I hope you know I was just joking. I can understand if Game of Thrones didn't catch your fancy. To each their own.


----------



## The Crimson Angel (Dec 26, 2010)

This is my favorite book series by far. The way in which GRRM splits the story into different POV characters really allows you a wide view of the different sides, versus just a "black vs white" fantasy novel. Very graphic when it comes to the violence and the smexy time, but if you don't mind that, I'd highly recommend this book series to anyone.


----------



## Mutatio NOmenis (Jun 22, 2009)

I haven't read them yet, but I've learned about them from TV Tropes. They sound excellent and subversive.


----------



## Ventricity (Mar 30, 2009)

the books are character driven, and as such they are very dramatic and is similar to tv soaps in many ways. they are very engrossing because you want to find out what happens to all the characters and houses. the problem is that the books are very thin on story. the first book is fine, it is well structured, but then the series takes off in all directions and the overall story never really moves forward, coming to a deadend in the latest book(it's a mess). i can see that george martin will have problems with closure. another thing i don't like is that because it's all about the characters and social settings of power, i can't help but feel that alot of the stuff that goes on has no real planning behind them, save for certain plot points like deaths. some characters are simply superflous. that being said i like the superflous stuff for what it is, but i can't help but feel that i would have liked a richer world and lore to supplement it. i love the unsentimental approach and the characters, unlike robert jordan. a song of ice and fire is weak on imagination compared to some other writers, but he makes up for it in other areas.


----------



## nevermore (Oct 1, 2010)

I picked up the first book a while ago but abandoned it before I got very far because of academic pressures. Would love to try it again. I love the idea of fantasy but have not read much of it because I have had a bad experience with Goodkind (those of you who have read him should know what I mean). I like Martin's approach of killing of major characters...might be painful but it makes the story much more suspenseful because you realize he means business. (I also love how he said he thought Gandalf should not have come back in Lord of the Rings. Don't know if I agree, but that cliche bothers me a lot because it's SO overused and just cheapens death in fantasy generally...I really want to read a fantasy series where the wizard/mentor STAYS dead!:tongue


----------



## UniqueFinallyAmongPeers (Jan 2, 2011)

Coming from someone who have read a lot of fantasy, or at least around a hundred books:

Game of Thrones is one of the better series that have been made. It's in my top ten, maybe top five if you give me enough time to think about it.
I've only read the first book though, so technically I can only talk about that one.
Believable characters, interesting environment, ambitious plotline (both a pro and a con).
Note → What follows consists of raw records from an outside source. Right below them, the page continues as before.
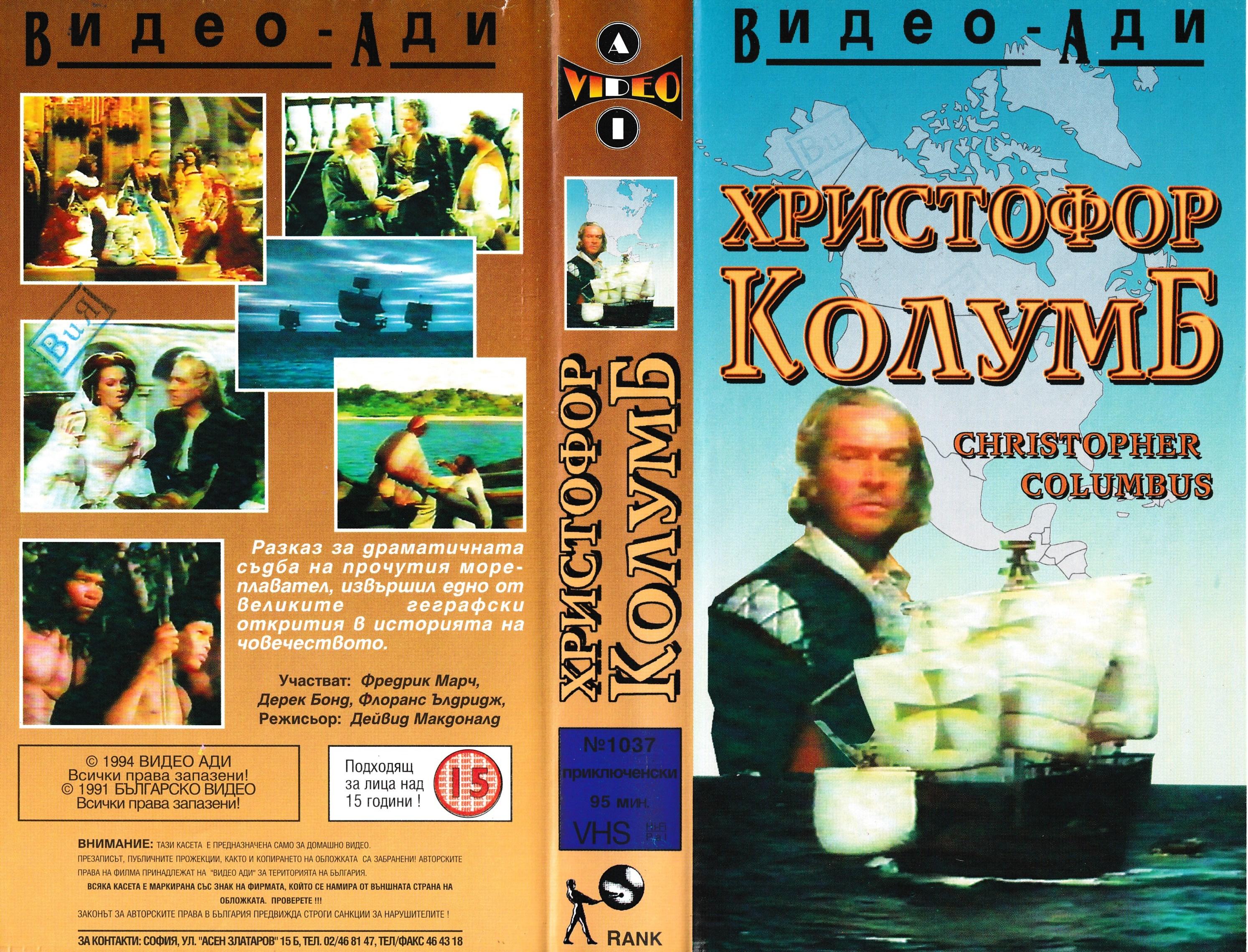 Христофор Колумб филм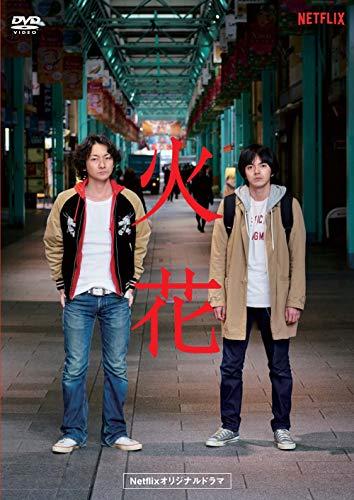 又吉直樹原作の「劇場」が山崎賢人・松岡茉優主演で映画化。おもしろくなかったけど大丈夫?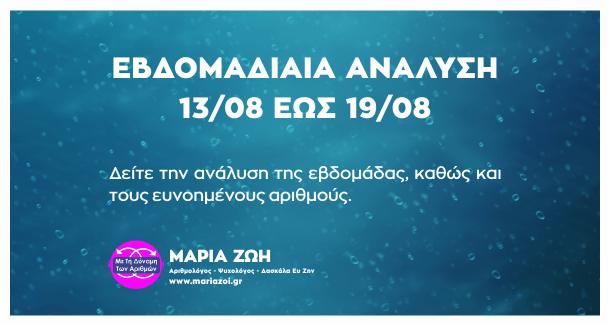 Εβδομαδιαία Ανάλυση 13.8 έως 19.8.2018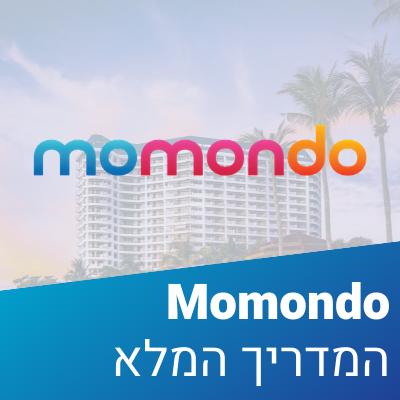 מומונדו תמונה ראשית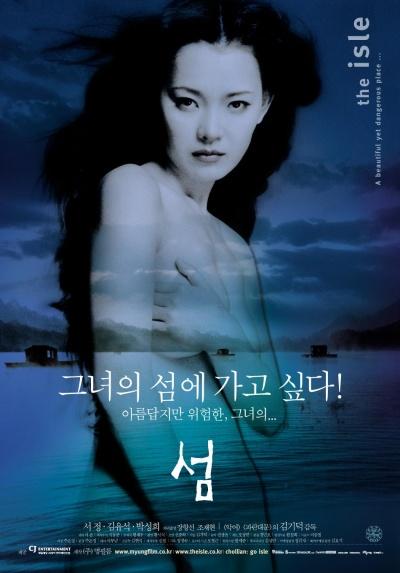 《漂流欲室》韩国版海报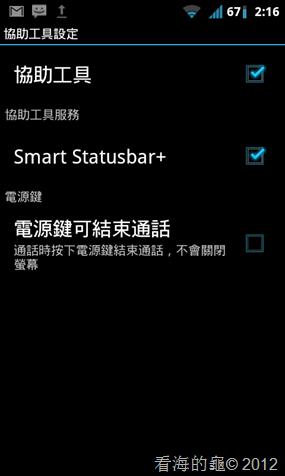 screenshot-1345875372831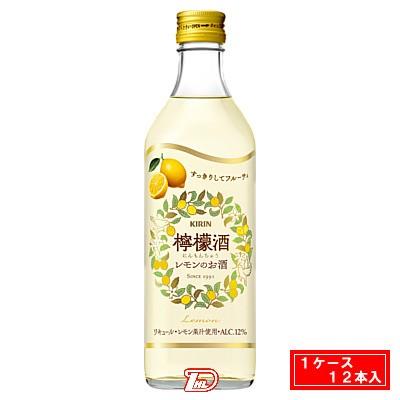 【1ケース】檸檬酒 レモンチュウ 永昌源 500ml 12本入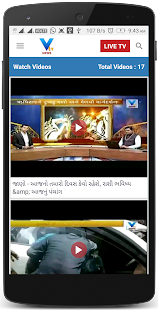 Vtv News- screenshot thumbnail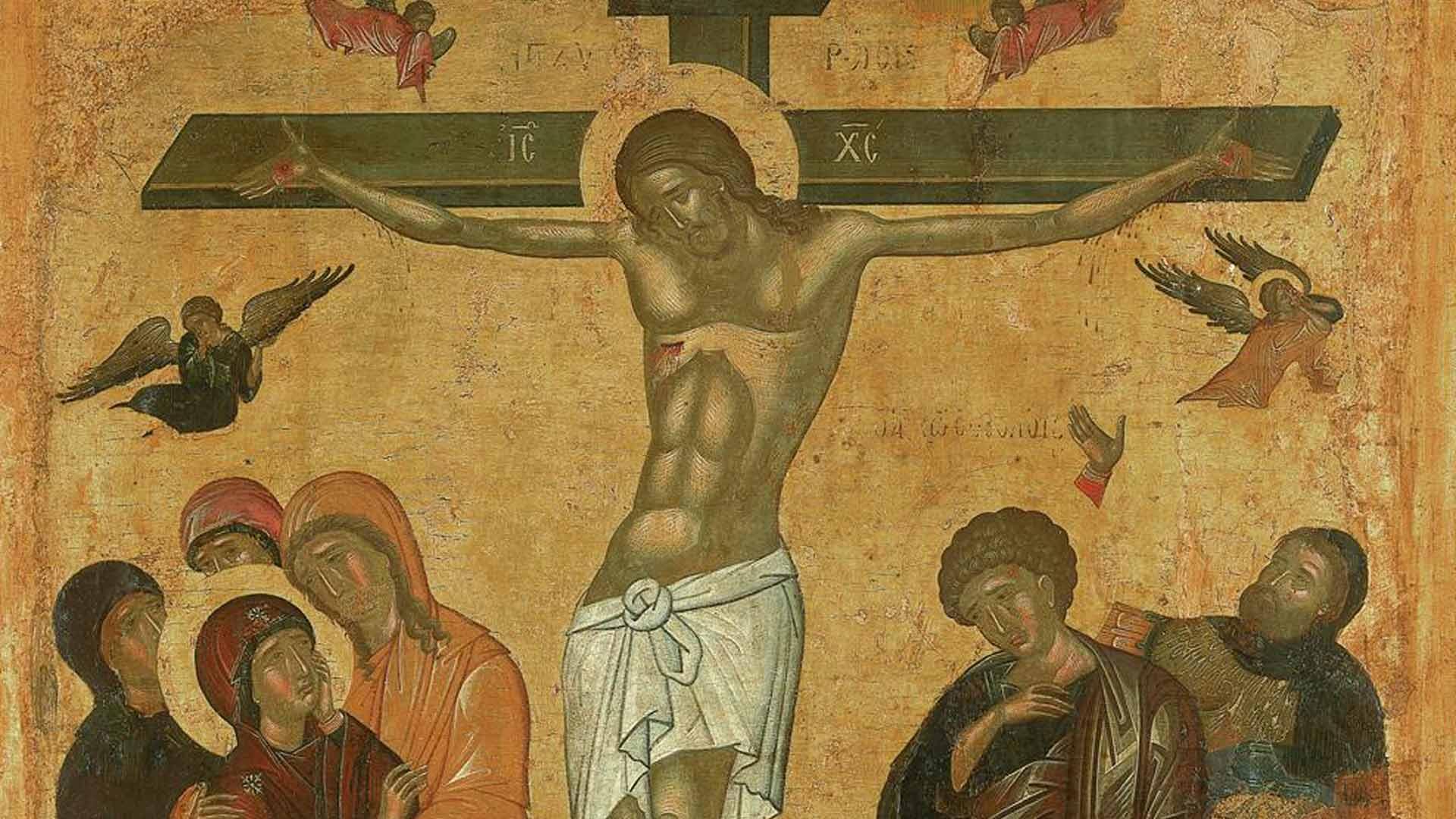 Η Ελευθερία του Σταυρού - Θεολογικά Κείμενα - Θεολογία - Απαρχή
However, nothing beats Mistborn by Brandon Sanderson. Best fantasy story I've _ever_ read. Period.
So I disagree with you, *Stand Alone*.
Sanderson is at the top, if anything's a pinnacle it's his Mistborn triology.


----------



## Coburn (Sep 3, 2010)

I have to admit, while I think Martin is very good at creating story, I find his prose absolutely despicable. I cannot tell you how much I despise his writing style.

Thankfully, that's what the new adaptation is for. It gets rid of the one thing that ruined the books and keeps everything else. YAY for adaptations!


----------